Assigned task ->
Repeat each record below exactly as given.

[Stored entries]
- Opening Delimiter -
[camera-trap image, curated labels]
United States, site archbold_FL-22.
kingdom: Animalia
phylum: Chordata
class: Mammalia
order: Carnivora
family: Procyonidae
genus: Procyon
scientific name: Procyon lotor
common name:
- Closing Delimiter -
Output of the exercise ->
[camera-trap image, curated labels]
United States, site archbold_FL-22.
kingdom: Animalia
phylum: Chordata
class: Mammalia
order: Carnivora
family: Procyonidae
genus: Procyon
scientific name: Procyon lotor
common name:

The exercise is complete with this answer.